Co-op Bank allows salary advances of up to Ksh500,000 ($4,533) depending on the individual’s salary, charging a commission of 12 percent. Standard Chartered Bank of Kenya lends up to Ksh400,000 ($3,626), while Equity Bank Kenya allows advances of up to Ksh300,000 ($2,719) and prices them between 13 percent and 20.5 percent depending on the customer’s risk profile.

KCB Kenya and NCBA offer advances up to Ksh100,000 ($906) and Ksh250,000 ($2,266) respectively, with a repayment period of six months. Family Bank lends up to 50 percent of an individual’s net salary and charges a 10 percent commission.

In addition to commission charges, the advances are subject to a 20 percent excise duty on the commission amount. Insurance charges also apply, although the specific amount varies from one lender to another. Some individuals are supplementing their salary advances with other short-term borrowings, such as mobile loans, which could potentially trap them in a cycle of debt lasting several months or even years.

Several digital lenders are also reporting an increase in loans based on payslips, indicating that more workers are relying on short-term loans to meet their monthly needs.
=====
◆ **Given problem 1**
In the passage on bank salary advances, what commission does Family Bank charge?
The passage and the records come from different sources.

◆ **Dataset entries**
=====
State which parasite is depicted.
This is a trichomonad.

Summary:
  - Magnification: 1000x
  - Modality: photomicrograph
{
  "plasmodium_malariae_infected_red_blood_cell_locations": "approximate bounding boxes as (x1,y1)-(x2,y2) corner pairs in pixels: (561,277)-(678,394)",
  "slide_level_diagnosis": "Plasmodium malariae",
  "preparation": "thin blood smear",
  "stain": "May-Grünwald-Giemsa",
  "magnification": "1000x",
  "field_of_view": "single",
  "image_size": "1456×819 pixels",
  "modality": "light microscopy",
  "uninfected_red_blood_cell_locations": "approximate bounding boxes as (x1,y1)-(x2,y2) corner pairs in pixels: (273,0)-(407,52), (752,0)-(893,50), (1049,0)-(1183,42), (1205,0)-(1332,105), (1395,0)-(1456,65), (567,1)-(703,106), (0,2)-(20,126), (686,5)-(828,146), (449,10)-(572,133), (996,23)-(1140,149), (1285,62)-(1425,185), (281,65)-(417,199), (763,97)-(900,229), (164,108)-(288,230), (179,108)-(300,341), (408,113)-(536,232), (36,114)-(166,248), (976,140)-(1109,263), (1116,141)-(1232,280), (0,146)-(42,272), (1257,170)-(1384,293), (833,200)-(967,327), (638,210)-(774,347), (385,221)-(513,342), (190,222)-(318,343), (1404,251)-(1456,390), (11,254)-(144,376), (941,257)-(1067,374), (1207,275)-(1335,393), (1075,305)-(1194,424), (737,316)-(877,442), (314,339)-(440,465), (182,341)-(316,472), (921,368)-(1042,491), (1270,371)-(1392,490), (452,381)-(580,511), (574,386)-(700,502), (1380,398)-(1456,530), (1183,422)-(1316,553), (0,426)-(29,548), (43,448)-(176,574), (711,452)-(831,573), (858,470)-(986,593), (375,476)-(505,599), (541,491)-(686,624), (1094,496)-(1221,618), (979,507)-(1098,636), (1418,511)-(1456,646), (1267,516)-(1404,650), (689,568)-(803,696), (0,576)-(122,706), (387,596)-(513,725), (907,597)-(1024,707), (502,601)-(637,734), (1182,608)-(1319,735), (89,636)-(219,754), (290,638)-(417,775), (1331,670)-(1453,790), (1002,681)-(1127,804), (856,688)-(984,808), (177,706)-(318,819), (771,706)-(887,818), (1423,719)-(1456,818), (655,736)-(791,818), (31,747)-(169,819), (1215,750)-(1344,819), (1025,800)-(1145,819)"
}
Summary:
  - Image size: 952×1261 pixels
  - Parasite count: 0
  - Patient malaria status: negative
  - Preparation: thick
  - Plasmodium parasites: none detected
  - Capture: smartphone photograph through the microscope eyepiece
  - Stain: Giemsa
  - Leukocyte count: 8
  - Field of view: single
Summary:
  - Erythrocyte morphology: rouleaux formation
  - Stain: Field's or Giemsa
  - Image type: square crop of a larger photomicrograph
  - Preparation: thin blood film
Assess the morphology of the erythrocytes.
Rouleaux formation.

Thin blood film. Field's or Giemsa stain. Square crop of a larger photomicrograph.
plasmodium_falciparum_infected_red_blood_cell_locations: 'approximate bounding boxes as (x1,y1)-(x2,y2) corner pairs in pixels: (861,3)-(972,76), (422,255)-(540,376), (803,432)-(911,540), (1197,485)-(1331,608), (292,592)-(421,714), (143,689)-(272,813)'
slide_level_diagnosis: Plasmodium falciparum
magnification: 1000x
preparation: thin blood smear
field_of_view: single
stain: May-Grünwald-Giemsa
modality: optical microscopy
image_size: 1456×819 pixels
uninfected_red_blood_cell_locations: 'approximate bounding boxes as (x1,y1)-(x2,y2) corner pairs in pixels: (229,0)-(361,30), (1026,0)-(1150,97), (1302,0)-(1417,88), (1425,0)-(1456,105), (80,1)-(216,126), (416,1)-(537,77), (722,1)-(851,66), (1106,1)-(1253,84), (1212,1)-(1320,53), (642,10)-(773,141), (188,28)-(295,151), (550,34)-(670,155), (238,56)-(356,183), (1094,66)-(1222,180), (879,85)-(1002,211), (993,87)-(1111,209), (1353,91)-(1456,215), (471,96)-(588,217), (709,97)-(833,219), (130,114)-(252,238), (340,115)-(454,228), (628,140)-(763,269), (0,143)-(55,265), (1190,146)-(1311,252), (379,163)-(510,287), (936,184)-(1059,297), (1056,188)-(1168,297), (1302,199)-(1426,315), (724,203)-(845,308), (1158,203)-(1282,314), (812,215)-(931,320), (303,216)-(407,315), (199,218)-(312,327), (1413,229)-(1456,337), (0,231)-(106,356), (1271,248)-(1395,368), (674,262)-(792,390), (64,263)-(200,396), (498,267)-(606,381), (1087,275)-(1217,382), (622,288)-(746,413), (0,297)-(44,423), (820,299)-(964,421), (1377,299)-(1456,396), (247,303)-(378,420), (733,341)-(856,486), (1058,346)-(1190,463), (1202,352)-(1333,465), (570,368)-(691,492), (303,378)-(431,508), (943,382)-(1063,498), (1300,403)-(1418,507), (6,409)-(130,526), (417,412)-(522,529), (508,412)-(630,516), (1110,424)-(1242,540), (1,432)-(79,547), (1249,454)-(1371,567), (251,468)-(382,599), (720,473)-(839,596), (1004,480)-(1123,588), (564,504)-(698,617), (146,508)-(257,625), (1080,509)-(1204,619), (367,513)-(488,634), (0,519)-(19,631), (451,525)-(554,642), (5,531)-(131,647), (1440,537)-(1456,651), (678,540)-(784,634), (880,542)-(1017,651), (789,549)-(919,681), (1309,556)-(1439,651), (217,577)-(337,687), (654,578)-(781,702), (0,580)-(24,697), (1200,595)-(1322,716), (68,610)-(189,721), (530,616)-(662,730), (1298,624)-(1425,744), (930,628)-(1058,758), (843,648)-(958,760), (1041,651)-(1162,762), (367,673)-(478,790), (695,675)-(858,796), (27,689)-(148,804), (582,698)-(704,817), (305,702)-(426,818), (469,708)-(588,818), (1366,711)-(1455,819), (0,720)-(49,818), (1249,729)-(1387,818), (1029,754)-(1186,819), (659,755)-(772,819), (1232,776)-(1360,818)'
=====
◆ **Given problem 2**
Please return the lines of the records between the line holding "Thin blood film." and the line holding "image_size: 1456×819 pixels", inclusive, exactly as they appear.

◆ **Task solution 1**
Family Bank charges a 10 percent commission.

◆ **Task solution 2**
Thin blood film. Field's or Giemsa stain. Square crop of a larger photomicrograph.
plasmodium_falciparum_infected_red_blood_cell_locations: 'approximate bounding boxes as (x1,y1)-(x2,y2) corner pairs in pixels: (861,3)-(972,76), (422,255)-(540,376), (803,432)-(911,540), (1197,485)-(1331,608), (292,592)-(421,714), (143,689)-(272,813)'
slide_level_diagnosis: Plasmodium falciparum
magnification: 1000x
preparation: thin blood smear
field_of_view: single
stain: May-Grünwald-Giemsa
modality: optical microscopy
image_size: 1456×819 pixels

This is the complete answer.